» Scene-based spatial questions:
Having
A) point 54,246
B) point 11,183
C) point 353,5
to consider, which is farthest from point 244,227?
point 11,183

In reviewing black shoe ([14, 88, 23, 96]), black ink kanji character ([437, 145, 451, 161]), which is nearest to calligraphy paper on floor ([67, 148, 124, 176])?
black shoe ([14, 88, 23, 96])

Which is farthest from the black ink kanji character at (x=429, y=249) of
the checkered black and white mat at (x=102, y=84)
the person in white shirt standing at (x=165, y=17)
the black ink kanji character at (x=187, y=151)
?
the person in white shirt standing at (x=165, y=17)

==

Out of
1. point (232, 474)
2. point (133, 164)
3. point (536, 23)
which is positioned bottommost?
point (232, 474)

» Written exercise: Pull out each line of the material above that contains the word "farthest", matching case exactly.

» Task output:
to consider, which is farthest from point 244,227?
Which is farthest from the black ink kanji character at (x=429, y=249) of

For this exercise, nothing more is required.